Hundreds of people have held a peaceful demonstration in northern Greece to denounce austerity measures that the government has imposed to appease foreign creditors to help cap the country’s deepening debt crisis.
On Friday, about 2,000 police officers, firefighters and coast guards took to streets in the city of Thessaloniki to voice their anger at pay cuts and government plans to merge their pension funds under a major pension reform.
The protest came on the eve of Thessaloniki Trade Fair opening.
Other labor and political groups are planning to hold demonstrations in the city on Saturday.

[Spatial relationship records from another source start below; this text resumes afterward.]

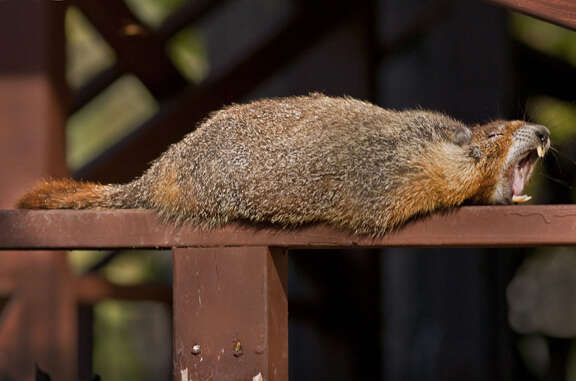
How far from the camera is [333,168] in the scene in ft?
8.55

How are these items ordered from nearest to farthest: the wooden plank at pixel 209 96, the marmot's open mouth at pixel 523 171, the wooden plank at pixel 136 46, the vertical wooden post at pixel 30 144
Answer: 1. the marmot's open mouth at pixel 523 171
2. the vertical wooden post at pixel 30 144
3. the wooden plank at pixel 136 46
4. the wooden plank at pixel 209 96

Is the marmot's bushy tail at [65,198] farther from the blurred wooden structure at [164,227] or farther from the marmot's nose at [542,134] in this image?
the marmot's nose at [542,134]

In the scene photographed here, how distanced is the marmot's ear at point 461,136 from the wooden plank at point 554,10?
1.29ft

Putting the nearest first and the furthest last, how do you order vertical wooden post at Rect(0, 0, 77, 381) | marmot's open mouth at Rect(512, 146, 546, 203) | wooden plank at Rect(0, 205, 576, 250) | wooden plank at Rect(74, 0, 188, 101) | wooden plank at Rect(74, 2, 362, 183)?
wooden plank at Rect(0, 205, 576, 250) → marmot's open mouth at Rect(512, 146, 546, 203) → vertical wooden post at Rect(0, 0, 77, 381) → wooden plank at Rect(74, 0, 188, 101) → wooden plank at Rect(74, 2, 362, 183)

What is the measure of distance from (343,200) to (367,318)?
2.77 meters

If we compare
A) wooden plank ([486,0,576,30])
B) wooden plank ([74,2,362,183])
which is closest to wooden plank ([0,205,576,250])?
wooden plank ([486,0,576,30])

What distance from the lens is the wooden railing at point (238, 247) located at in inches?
99.7

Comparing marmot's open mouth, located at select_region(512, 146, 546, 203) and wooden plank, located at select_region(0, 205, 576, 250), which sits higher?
marmot's open mouth, located at select_region(512, 146, 546, 203)

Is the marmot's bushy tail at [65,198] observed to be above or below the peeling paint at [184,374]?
above

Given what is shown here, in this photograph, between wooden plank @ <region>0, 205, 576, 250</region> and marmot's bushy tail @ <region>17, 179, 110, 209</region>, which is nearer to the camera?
wooden plank @ <region>0, 205, 576, 250</region>

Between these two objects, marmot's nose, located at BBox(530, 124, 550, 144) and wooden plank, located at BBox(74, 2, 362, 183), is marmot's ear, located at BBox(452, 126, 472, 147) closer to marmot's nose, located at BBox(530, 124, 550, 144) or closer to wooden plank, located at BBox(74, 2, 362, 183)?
marmot's nose, located at BBox(530, 124, 550, 144)

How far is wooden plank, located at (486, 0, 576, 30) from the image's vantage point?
2738 mm

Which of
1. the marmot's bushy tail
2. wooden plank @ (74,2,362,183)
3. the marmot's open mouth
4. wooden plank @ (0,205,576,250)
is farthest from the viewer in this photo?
wooden plank @ (74,2,362,183)

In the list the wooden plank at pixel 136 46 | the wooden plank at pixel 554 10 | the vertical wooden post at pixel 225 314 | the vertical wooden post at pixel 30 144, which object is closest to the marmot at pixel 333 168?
the vertical wooden post at pixel 225 314
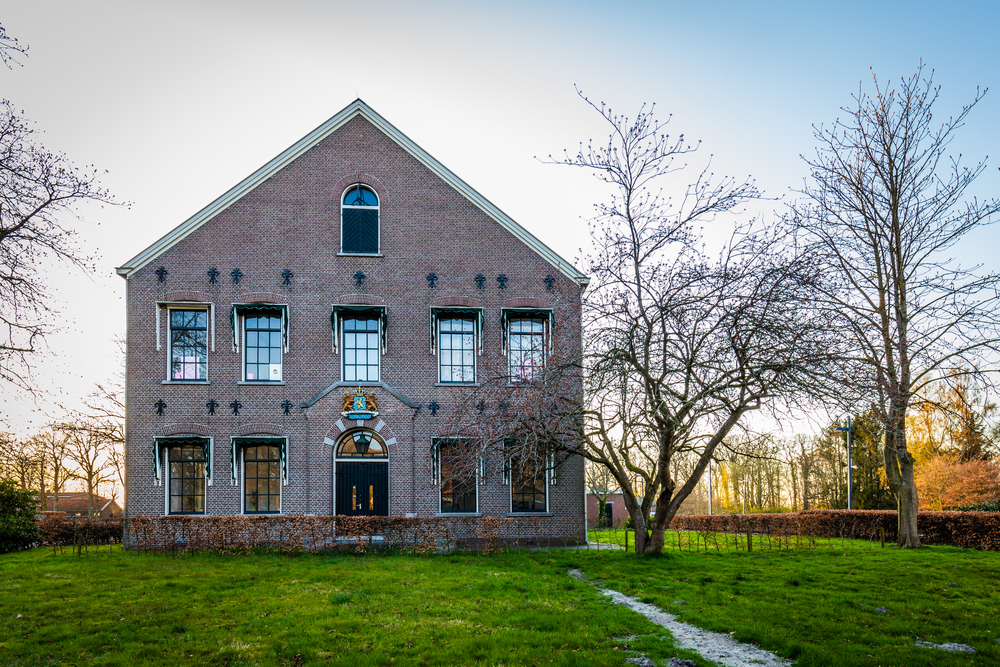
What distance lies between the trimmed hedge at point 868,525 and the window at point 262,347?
13031 millimetres

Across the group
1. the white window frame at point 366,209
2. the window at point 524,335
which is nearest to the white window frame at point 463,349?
the window at point 524,335

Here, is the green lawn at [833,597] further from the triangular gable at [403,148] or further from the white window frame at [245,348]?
the white window frame at [245,348]

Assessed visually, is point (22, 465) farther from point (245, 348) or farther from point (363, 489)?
point (363, 489)

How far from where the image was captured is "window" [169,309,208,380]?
20250 mm

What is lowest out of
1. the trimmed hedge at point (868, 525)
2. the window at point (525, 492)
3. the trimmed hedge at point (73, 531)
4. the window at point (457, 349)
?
the trimmed hedge at point (868, 525)

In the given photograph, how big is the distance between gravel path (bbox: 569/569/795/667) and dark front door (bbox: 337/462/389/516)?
10.8 meters

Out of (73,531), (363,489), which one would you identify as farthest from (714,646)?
(73,531)

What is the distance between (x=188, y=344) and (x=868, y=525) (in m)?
23.1

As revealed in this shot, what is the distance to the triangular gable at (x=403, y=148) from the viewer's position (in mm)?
20797

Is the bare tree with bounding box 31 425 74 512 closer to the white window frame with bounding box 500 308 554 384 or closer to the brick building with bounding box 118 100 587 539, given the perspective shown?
the brick building with bounding box 118 100 587 539

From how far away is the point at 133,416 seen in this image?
19.9 metres

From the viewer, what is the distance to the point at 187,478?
19.9 meters

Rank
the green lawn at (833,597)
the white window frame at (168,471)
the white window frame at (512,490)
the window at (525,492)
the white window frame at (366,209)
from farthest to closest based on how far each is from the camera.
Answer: the white window frame at (366,209) → the window at (525,492) → the white window frame at (512,490) → the white window frame at (168,471) → the green lawn at (833,597)

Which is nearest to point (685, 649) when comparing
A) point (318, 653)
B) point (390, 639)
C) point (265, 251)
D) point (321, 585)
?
point (390, 639)
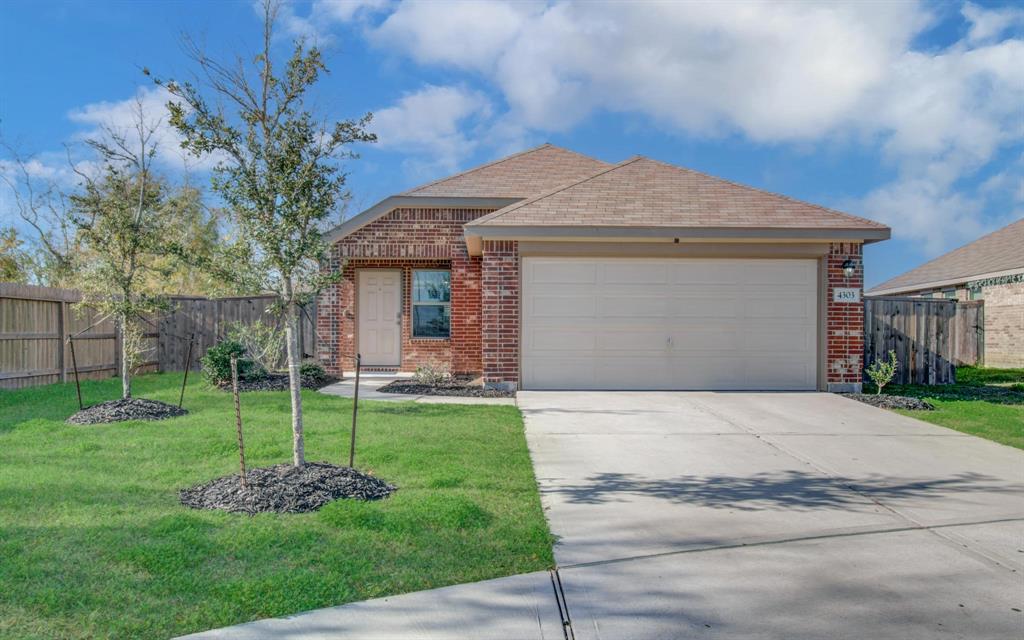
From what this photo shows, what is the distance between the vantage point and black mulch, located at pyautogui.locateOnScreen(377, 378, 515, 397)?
11.6 meters

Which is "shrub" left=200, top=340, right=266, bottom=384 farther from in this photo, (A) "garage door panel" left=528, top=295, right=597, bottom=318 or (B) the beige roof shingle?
(A) "garage door panel" left=528, top=295, right=597, bottom=318

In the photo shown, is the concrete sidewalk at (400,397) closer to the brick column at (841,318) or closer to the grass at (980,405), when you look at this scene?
the brick column at (841,318)

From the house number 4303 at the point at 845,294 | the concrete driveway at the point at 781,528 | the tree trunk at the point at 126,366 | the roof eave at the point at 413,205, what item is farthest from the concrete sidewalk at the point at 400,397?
the house number 4303 at the point at 845,294

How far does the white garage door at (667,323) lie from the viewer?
11.9 metres

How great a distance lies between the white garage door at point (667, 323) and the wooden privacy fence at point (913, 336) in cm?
243

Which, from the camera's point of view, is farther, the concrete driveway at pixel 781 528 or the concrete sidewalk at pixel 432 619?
the concrete driveway at pixel 781 528

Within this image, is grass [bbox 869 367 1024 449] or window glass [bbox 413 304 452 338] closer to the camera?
grass [bbox 869 367 1024 449]

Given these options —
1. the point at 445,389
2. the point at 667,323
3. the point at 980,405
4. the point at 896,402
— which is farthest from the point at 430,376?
the point at 980,405

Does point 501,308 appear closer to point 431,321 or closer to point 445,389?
point 445,389

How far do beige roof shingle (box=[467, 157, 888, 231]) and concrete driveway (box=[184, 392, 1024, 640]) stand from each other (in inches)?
170

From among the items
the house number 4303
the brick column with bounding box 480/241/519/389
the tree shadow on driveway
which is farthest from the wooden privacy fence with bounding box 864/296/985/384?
the tree shadow on driveway

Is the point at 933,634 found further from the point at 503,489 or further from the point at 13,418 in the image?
the point at 13,418

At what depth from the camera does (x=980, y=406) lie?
11.1 meters

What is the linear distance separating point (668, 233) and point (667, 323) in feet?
5.09
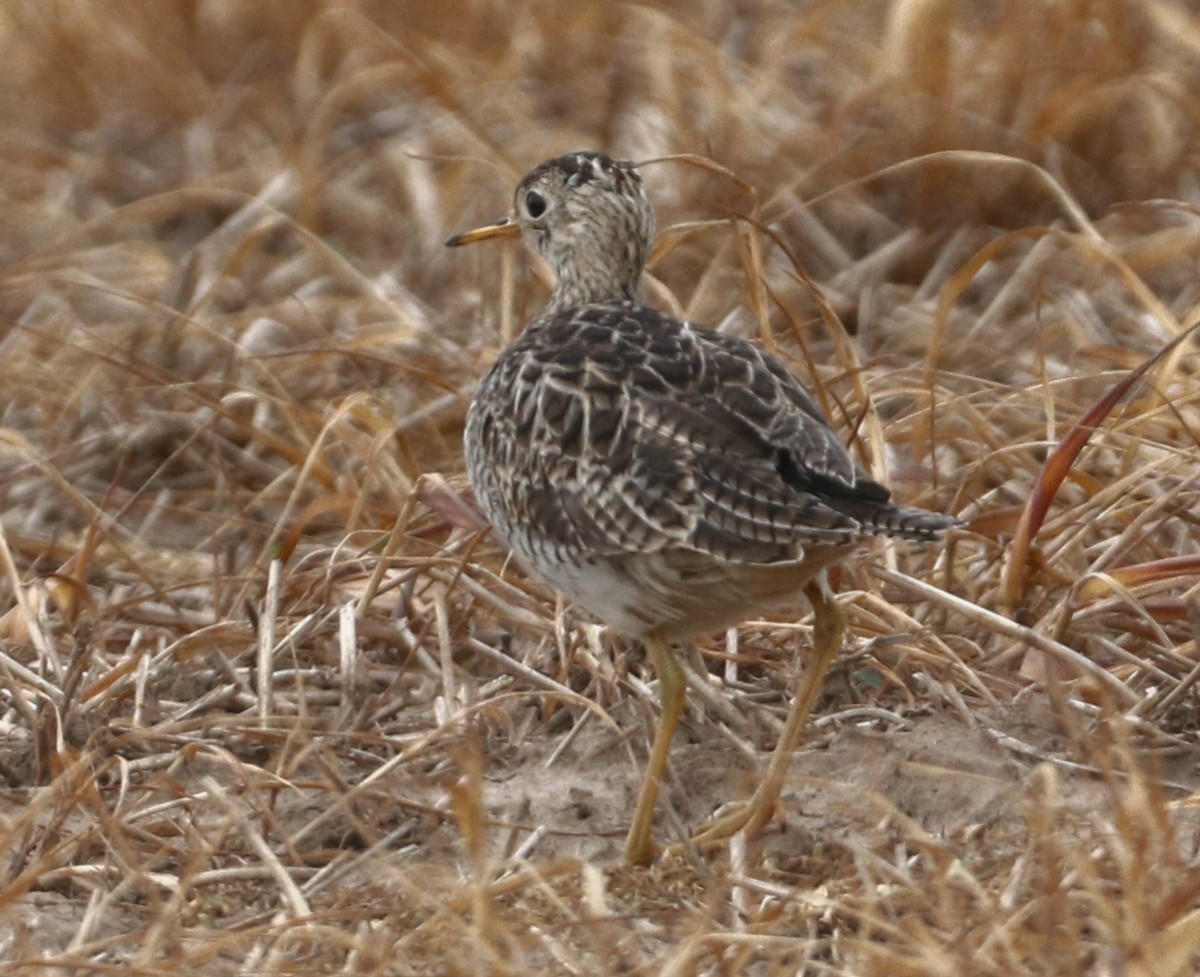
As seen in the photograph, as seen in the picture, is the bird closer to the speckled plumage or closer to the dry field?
the speckled plumage

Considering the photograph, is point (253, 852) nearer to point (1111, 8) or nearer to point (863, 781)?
point (863, 781)

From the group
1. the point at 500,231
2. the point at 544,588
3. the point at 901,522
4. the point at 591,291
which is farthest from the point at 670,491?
the point at 500,231

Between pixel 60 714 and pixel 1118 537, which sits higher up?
pixel 1118 537

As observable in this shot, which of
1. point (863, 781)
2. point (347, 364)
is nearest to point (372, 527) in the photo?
point (347, 364)

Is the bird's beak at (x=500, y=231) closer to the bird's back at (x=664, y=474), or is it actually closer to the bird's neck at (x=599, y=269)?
the bird's neck at (x=599, y=269)

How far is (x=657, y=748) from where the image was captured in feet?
13.5

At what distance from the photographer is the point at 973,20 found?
9344 mm

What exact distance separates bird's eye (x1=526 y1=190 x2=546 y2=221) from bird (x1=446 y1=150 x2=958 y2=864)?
500 mm

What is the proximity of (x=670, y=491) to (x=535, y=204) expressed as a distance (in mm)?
1257

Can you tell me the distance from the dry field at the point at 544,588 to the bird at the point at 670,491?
302mm

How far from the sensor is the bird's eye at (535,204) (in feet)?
16.0

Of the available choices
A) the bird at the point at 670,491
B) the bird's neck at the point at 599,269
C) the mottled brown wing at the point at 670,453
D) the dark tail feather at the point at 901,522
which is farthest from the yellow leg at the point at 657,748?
the bird's neck at the point at 599,269

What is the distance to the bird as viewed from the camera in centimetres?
378

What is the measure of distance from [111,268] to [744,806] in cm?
438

Debt-laden Greece hopes to exit a six-year recession this year. The country nearly went bankrupt in 2010, only to survive on international rescue packages.
However, the bailouts forced Greece to accept tough austerity measures and economic reforms.
Greeks have lost about a third of their disposable income since the debt crisis erupted in 2009 and unemployment has soared, leaving more than one in four without a job.
According to the European Union’s official job data service, Eurostat, 56.3% of young people in Greece were without a job in June 2014, while Spain followed in close second for having the largest percentage of its youngsters being unemployed (56.3%), while Italy came in third with 43.7%.
Long-term unemployment in Greece will reach almost 27 percent in 2015, according to an Organization for Economic Co-operation and Development (OECD) report published on September 3.
Greece has also seen one of the biggest drops in real wages since the beginning of the crisis, the OECD data shows.